ACA's Angle: Debt Collectors Need to Balance Risk and Reward When Using Technology

By: Valerie Hayes, ACA General Counsel and Vice President of Legal and Government Affairs

It’s no secret that we live in a technology-laden world. According to the Pew Internet and American Life Project, nearly 75% of all American adults (ages 18 and older) use the internet and more than 150 million people now pay their bills online. The percentage of people using online payment options has increased in recent years and younger consumers are leading the pack in their use of the Internet to manage their finances

New technologies have transformed how people communicate, and expect to be communicated with, by friends, family and companies with whom they have a business relationship. Mobile phones, e-mail, texting, Facebook, Twitter and other social media have replaced the landline telephone and fax machine as essential communication tools for most Americans. Today, more than 80% of American’s own a cell phone and a rapidly growing number of consumers consider their cell phone as their primary telephone versus a landline. Seemingly every day there is a new or emerging method that debt collectors can use to communicate with consumers in a way consumers find convenient.

But, just as many enterprising collectors are using these new technologies, there is a very real risk as the legal boundaries of this vast new frontier are only now being explored. At the heart of the matter is the woefully outdated Fair Debt Collection Practices Act (FDCPA), which needs to be clarified so that debt collectors can communicate with consumers using technologies now available, which were never imagined in 1978 when the FDCPA was adopted. Another concern is the proposed FCC rule change to the Telephone Consumer Protection Act (TCPA) that mandates express written consent from consumers is required before contacting them on their cell phones.

ACA International and partners will be advocating for modernizing these laws to reflect new, emerging and future technologies.

For agencies using virtual collections, it can provide valuable efficiencies including the ability to work with consumers 24 hours a day, provide assistance in several programmed languages, design workable payment options and accept payment without the need for “live” staff. However, there is very little case law so with this lack of clarity many agencies are taking more of a wait-and-see approach before investing heavily in the use of new technologies.

Every aspect of collector communication, including website content, to be viewed by consumers should be considered and evaluated based on compliance with state and federal law or risk liability for any false, misleading or inaccurate information.

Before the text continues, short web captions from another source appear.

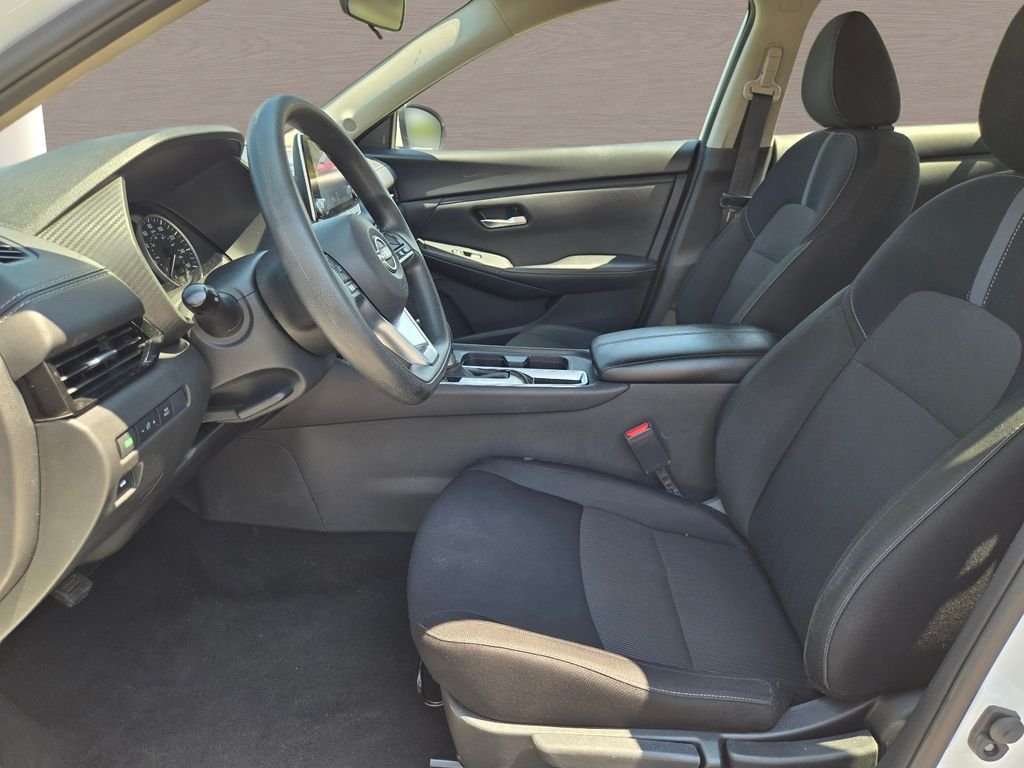 Used 2025 White Nissan SV image 22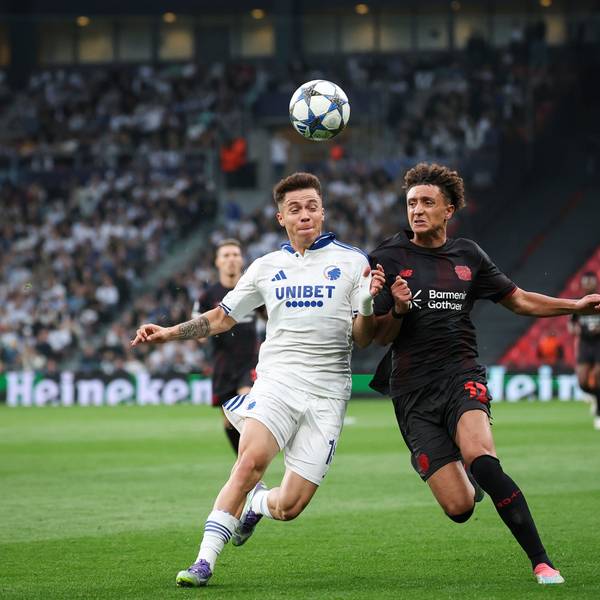 18.09.2025, Dänemark, Kopenhagen: Eliesse Ben Seghir (Bayer Leverkusen, r.) und Rodrigo Huescas (FC Kopenhagen) kämpfen um den Ball.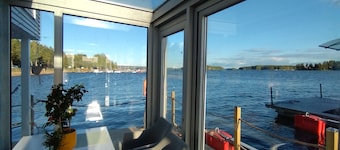 SEA CO9 - The Houseboat Getaway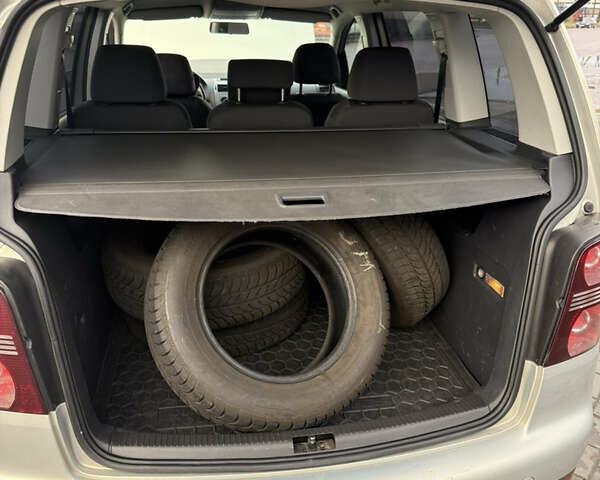 Серый Фольксваген Туран, объемом двигателя 1.9 л и пробегом 344 тыс. км за 6500 $, фото 4 на Automoto.ua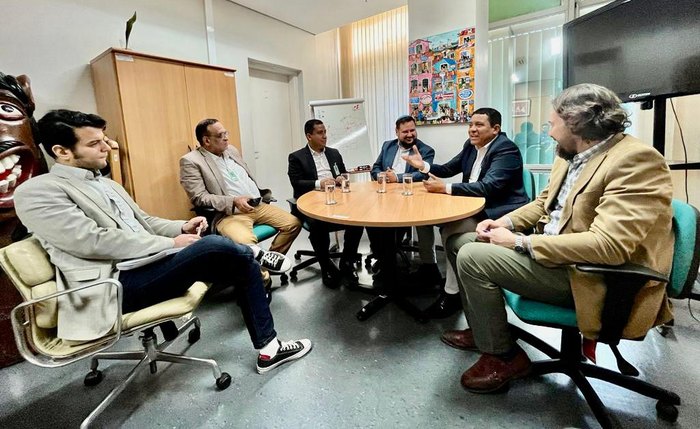 Prefeito de Palmeira dos Índios se reúne com assessoria do MinC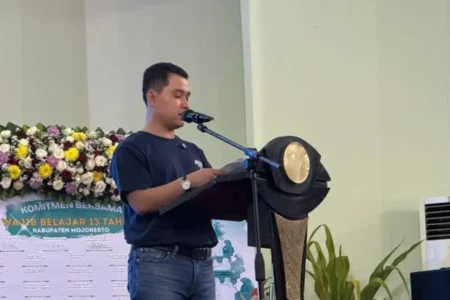 Bupati Mojokerto Muhammad Albarraa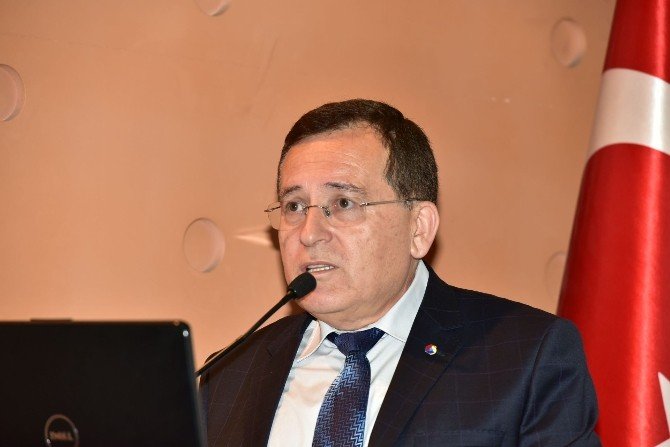 İş Dünyası Türkiye’nin Ab’ye Girmesini Zorunluluk Olarak Görüyor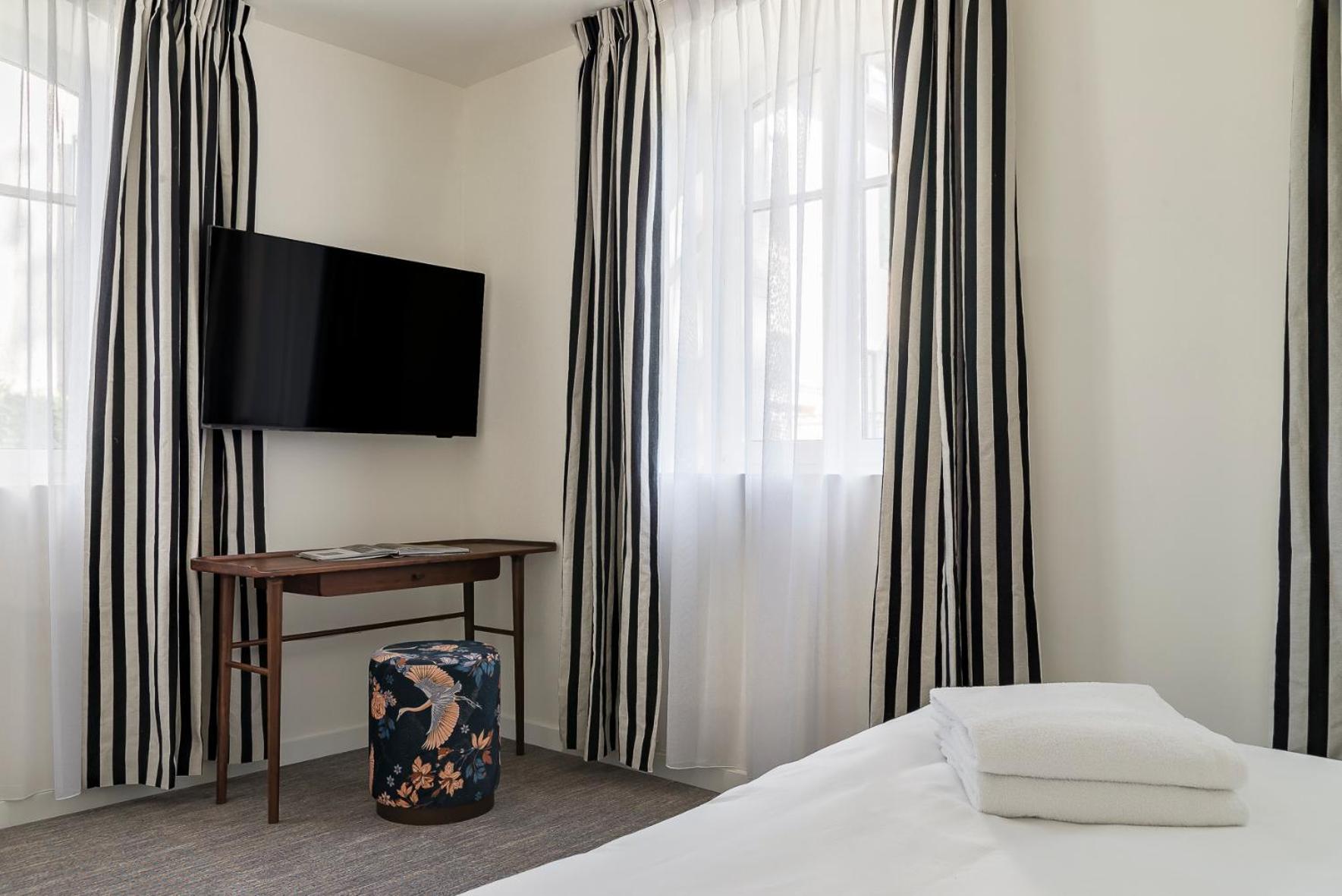 Hotel De La Poste Бон Экстерьер фото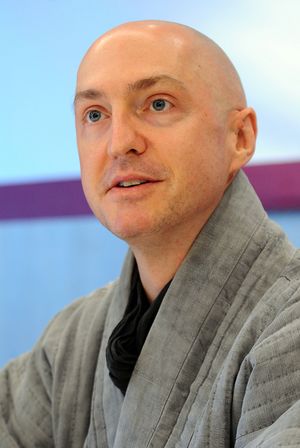  현각스님과 혜민스님, 현각스님이 봐도 혜민은 부처의 가르침을 팔아 지옥으로 가고 있는 기생충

The bottom line – debt collectors need to balance the risk with the reward when taking advantage of available technologies. But, before jumping on to the information superhighway, take the time to engage an attorney who is well-versed in the FDCPA.

Views: 29

Tags: aca.international, fdcpa, reform, technology, valerie.hayes

Comment by Jeremy Mapes on March 15, 2011 at 9:13am

I think, right now, agencies would settle for what they could do three years ago.  For example the ability to use dialer technology to make calls and leave messages without the fear of some class action from being in technical violation.  Over the last several years, due to bad laws and the inability for the feds to agree, the ability of agencies to automate their contact with the consumer has been stifled.  If collectors could call anyone on the dilaer wihout few of repisal would be a good improvement, along with updating the laws to consider cell phones as an only way to reach some dobtors.

 

So in some ways it would be nice for the Feds to go back instaed of forward.  Otherwise the new technology will be focused on automating suits, not contacts.

Comment by Michael Mann on March 15, 2011 at 11:24am

Problem with the ruling out cellphones is that almost everyone uses them and most use them in place of a home phone.

 

Back in the days, cellphone prohibitions were related to making a debtor use their costly minutes when you called them. In todays world most cellphones are on a limitless plan so that the reason for not calling a cellphone is no longer extant.

 

It seems that debtors are winning the war that allows them to take goods or services and not pay for them and then hide behind government regulation in order to avoid responsibility. Then, to make matters worse, the debtor claims that the collector violated some sancrosanct rule in contacting them and some petty FDCPA attorney litigates against the collector, collects an insurance settlement and the debtor simply rips the lender off for the goods or services.

 

Mark my words....if it continues this way merchants will simply either stop lending or extending credit and/or the cost of the credit will climb sky high.

 

It is a shame.

Comment by Chris Baggett on March 15, 2011 at 1:29pm
With regards to Michael's comments, the cost of sending messages to cell phones has been eliminated with Free To End User Text Messaging (FTEU SMS).  Eliminates that pesky TCPA issue about causing the debtor to incur a charge.  While the 3rd party collectors have not taken advantage of this, the Direct Lenders use our system continuously.  And as the volume levels increase, the costs for this have dropped substantially.  Consent transfers with the agreement.  If they supplied the cell phone in connection with the debt, you can use FTEU SMS legally as well.   Just seems that no one in the 3rd party world is willing to do the heavy lifting.  Our first party lenders are getting as high as 20% response to FTEU SMS.  Our attorney tells us that consent isn't required if the message is FTEU.